The big companies are even further ahead and have created a privately funded technology supercluster equivalent, with over $1 billion in research a year. It is truly progressive and leading thinking on clean tech to co-operate with your competitors on technologies good for the environment and the whole industry. It's why Ms. West has had to adjust her Imaginea story, because there is no fossilized old-tech villain to make her story captivating.
I've reviewed hundreds of high-tech business plans with a view to risking my own money, which I've made from successful investments and high-risk ideas. They all have a story of how people miss the obvious. Occasionally one of them is right, but most of them are not.
“I need help in de-risking” is often code for “I need someone else's money”. When we de-risk an exploration project at Questerre using amazing state-of-the-art technologies, we need a lot of money too.

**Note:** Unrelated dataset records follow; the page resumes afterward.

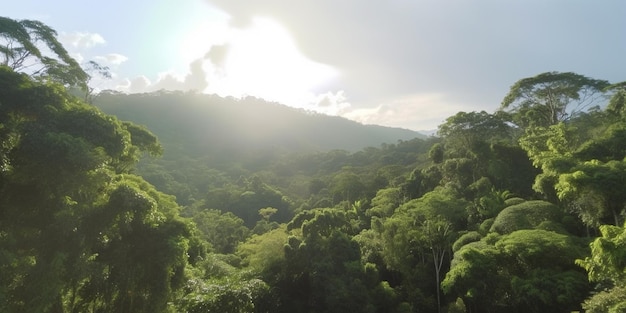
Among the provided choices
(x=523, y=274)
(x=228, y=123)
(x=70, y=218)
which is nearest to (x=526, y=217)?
(x=523, y=274)

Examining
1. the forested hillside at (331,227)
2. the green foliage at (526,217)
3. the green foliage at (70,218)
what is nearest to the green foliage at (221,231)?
the forested hillside at (331,227)

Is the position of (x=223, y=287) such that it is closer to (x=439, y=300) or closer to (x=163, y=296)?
(x=163, y=296)

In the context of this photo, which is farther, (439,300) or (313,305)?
(439,300)

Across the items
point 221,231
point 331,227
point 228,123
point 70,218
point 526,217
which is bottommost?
point 221,231

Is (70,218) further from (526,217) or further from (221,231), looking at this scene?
(221,231)

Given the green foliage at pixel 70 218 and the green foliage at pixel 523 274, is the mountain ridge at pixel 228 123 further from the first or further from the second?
the green foliage at pixel 523 274

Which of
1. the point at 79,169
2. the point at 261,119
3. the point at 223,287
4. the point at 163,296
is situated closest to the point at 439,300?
the point at 223,287

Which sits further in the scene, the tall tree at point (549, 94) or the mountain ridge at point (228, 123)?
the mountain ridge at point (228, 123)

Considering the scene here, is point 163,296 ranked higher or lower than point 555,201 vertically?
lower
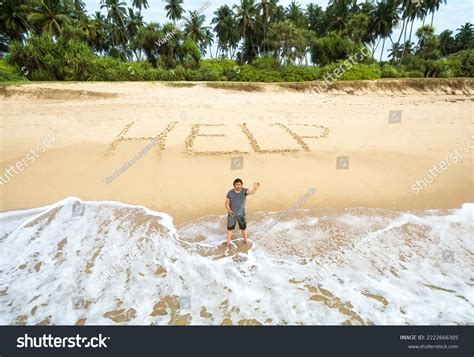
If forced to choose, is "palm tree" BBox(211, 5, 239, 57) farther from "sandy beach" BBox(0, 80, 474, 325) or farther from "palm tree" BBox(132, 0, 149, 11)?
"sandy beach" BBox(0, 80, 474, 325)

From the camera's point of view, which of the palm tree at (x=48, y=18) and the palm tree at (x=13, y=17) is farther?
the palm tree at (x=48, y=18)

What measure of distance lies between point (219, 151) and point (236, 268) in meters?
5.39

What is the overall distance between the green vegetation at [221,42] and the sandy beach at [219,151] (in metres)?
8.19

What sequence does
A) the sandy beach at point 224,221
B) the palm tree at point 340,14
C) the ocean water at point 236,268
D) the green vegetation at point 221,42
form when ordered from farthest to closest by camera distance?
the palm tree at point 340,14 < the green vegetation at point 221,42 < the sandy beach at point 224,221 < the ocean water at point 236,268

Government has no business doing resource exploration with taxpayers' money. It's too risky, and those with the expertise and experience in risking their own money will make better choices.
Back to the questions, some better questions might be these. First, how can the federal government within its jurisdiction ensure that Canada's resource sector remains the world leader in the adoption of clean technology? Second, what policy instruments have been most responsible for Canada's resource sector's world-leading performance with clean technology? Could other jurisdictions benefit from Canada's leading clean technology and expertise to improve their environmental performance? Third, what institutions have been most successful in furthering the adoption of clean technology, and can the Canadian government further leverage those institutions to enhance Canada's lead in the adoption of the new technology?
I feel the final question about what recommendations the committee should have was a fair and open-ended question without any a priori assumptions, so I chose to answer that one. Here are my recommendations.
First, don't screw it up. If in doubt, when you're the world's best, the best thing you can do is keep doing it.
Second, Mayor Nenshi in Calgary has raised my taxes 30% in three years and is still taking on debt. Nonetheless, he has done a first-class job telling the world that Canada is the best place in the world to live—or Calgary is. Could we ask our government in Ottawa to do the same and promote Canadians being proud of what we are indisputably the best at—resources? International benchmarking studies would assist in doing this.
Third, I think we should keep the R and D tax credit program but consider making small reforms to tighten up credits for what are routine business risks.
Fourth, we should create a high-tech flow-through share as we have in the resource industries, making it easier to find private investment for new clean technologies by being able to pass on the R and D tax credits to investors who take the risk.
Fifth, I recognize markets do fail sometimes and also that there are times for Manhattan projects. Both recent history and economic research have shown that evidence-based regulated targets that allow the market to choose and adapt the best solutions to attain them is the most efficient solution for these problems. Our prior presenters, I think, made a similar recommendation.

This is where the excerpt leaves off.